## Extracted text
>>>>>

BEL ESPRIT: Bel on the ball   Leave a comment

The Grey Panel

BEL ESPRIT: Bel on the ball

 

Moonee Valley racegoers on William Reed Stakes day were denied the sight of the brilliant unbeaten filly BLACK CAVIAR, who would have started the hot favourite for the feature race had she not gone amiss two days previously. However, even without his star daughter to represent him, her sire BEL ESPRIT still enjoyed another good weekend, courtesy of his two-year-old son STRIKE THE TIGER who became his fourth individual stakes winner of 2010 when landing the Gold Sovereign Stakes in Tasmania, writes John Berry.

Happily, it seems as if Black Caviar’s trainer Peter Moody caught her suspensory injury in good time so that the prognosis for a complete recovery looks promising. If she does indeed return to her brilliant best, her first Group One victory will prove only have been postponed, which would be great news for racing because she is justifiably a very popular filly. As such, she is a worthy representative of her distinguished sire, who in his younger days was a hugely charismatic campaigner who performed consistently well in a career conducted entirely in stakes company.

Bel Esprit’s prospects didn’t look particularly special at the outset of his career. Despite possessing a good pedigree, he did not attract much attention as a yearling, enabling Victorian trainer John Symons to buy him for a mere $9,000 at the Inglis Classic Yearling Sale in Sydney in 2001. The consensus of opinion among the cognoscenti was that he was not ‘correct’ and therefore he was generally overlooked at the sale, but Symons felt that the stocky colt would have the necessary combination of speed and soundness to make the grade. He was subsequently proved very correct indeed.

<<<<<

## Provided material
>>>>>

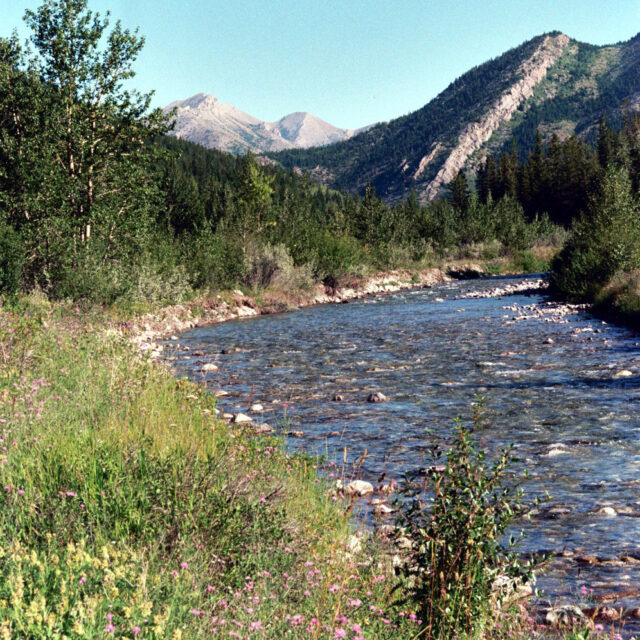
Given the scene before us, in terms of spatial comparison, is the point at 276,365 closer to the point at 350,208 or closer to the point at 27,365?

<<<<<

## Aim
Please list every horse named in the article about Bel Esprit.

## Solution for this task
Black Caviar, Bel Esprit, Strike the Tiger